▶ _Jobs_:
[1] Reproduce the book description from "This collection highlights" to "through ethnographic work.".
[2] Answer these questions from the book description:
(a) Who created the fund?
(b) Since what year have Urgent Anthropology Fellows worked with displaced communities?
(c) Which two kinds of workers are named first among those who will gain from the book?

▶ _Document section_:
This collection highlights the work of the Royal Anthropological Institute's Urgent Anthropology Fellowships fund, which supports research into communities whose culture and social life are under immediate threat. Created by George Appell in response to the distress he experienced working with a traumatized community of swidden cultivators in Borneo, who were struggling to survive after relocation in what Appell describes as a 'cultural concentration camp', the fund was established to identify ways of supporting and strengthening such communities through ethnographic work.
Since 1995, Urgent Anthropology Fellows have worked with many displaced communities, whether found in refugee camps, resettled in kindred communities across national borders or in environments hostile to their traditional way of life; or whether suffering from the aftermath of civil war or the intrusion of foreigners in search of minerals. Despite the diversity of circumstances in these case studies, this book shows some of the common strategies that emerge in helping displaced communities regain some control over their own destinies. These include membership of social networks, access to natural resources, land ownership and self sufficiency, autonomy in local judicial procedures and economic activities as well as the celebration of traditional rituals, all of which lessen the potential powerlessness of displaced communities.
Any anthropologist or NGO worker, and indeed anyone who works with, or cares about, vulnerable communities and the rights of indigenous peoples, will gain much from the accumulation of experience and insights offered herein.

(Spatial reasoning question rows)
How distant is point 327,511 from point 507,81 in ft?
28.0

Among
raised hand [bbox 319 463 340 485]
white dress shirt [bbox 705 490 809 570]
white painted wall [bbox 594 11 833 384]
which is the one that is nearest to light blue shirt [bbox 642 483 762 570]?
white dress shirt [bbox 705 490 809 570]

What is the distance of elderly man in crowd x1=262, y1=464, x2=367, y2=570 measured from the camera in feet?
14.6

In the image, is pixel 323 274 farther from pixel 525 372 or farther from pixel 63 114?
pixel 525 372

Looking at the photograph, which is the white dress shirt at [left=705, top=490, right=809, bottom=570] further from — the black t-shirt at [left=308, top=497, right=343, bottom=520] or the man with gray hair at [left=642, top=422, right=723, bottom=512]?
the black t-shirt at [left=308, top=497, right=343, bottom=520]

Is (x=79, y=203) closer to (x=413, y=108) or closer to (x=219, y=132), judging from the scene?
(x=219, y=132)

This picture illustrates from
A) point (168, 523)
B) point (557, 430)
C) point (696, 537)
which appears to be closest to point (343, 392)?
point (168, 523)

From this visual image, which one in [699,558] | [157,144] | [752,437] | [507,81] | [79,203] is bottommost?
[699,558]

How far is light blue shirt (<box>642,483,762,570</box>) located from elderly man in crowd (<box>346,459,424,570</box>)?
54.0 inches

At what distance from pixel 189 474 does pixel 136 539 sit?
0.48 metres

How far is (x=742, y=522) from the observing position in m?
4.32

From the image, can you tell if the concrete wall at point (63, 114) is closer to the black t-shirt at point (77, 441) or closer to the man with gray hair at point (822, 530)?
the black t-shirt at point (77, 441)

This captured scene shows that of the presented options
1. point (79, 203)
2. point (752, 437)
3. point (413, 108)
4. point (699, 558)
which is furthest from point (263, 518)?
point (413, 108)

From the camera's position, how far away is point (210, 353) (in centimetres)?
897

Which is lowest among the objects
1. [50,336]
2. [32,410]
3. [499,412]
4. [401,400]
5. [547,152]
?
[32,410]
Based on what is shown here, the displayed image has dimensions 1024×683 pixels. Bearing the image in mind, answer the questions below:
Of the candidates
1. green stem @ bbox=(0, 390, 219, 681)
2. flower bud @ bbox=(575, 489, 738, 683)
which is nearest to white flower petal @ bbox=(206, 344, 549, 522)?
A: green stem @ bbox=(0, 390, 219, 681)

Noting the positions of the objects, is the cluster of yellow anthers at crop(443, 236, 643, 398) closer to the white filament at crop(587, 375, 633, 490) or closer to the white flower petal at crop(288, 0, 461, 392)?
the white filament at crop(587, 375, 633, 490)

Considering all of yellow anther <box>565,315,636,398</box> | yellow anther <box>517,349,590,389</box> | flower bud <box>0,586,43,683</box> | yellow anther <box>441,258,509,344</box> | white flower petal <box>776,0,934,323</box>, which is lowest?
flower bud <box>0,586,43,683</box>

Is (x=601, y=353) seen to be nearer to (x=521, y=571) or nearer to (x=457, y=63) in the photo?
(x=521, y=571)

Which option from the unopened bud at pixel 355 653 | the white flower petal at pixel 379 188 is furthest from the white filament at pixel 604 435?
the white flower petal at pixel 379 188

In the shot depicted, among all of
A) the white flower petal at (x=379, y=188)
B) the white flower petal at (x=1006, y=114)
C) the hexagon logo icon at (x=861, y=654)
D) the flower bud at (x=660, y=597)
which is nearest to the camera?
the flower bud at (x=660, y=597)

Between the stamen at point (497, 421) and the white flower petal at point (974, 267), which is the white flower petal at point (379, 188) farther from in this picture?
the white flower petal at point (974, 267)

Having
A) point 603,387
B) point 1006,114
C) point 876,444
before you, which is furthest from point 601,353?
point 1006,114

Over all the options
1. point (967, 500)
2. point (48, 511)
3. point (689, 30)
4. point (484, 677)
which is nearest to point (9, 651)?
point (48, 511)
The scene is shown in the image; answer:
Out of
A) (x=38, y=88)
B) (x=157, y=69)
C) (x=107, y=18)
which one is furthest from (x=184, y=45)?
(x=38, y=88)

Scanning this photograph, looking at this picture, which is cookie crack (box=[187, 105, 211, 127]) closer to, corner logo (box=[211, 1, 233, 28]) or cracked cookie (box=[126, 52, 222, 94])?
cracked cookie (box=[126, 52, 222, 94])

▶ _Expected outputs_:
[1]
This collection highlights the work of the Royal Anthropological Institute's Urgent Anthropology Fellowships fund, which supports research into communities whose culture and social life are under immediate threat. Created by George Appell in response to the distress he experienced working with a traumatized community of swidden cultivators in Borneo, who were struggling to survive after relocation in what Appell describes as a 'cultural concentration camp', the fund was established to identify ways of supporting and strengthening such communities through ethnographic work.

[2]
(a) George Appell
(b) 1995
(c) Anthropologists and NGO workers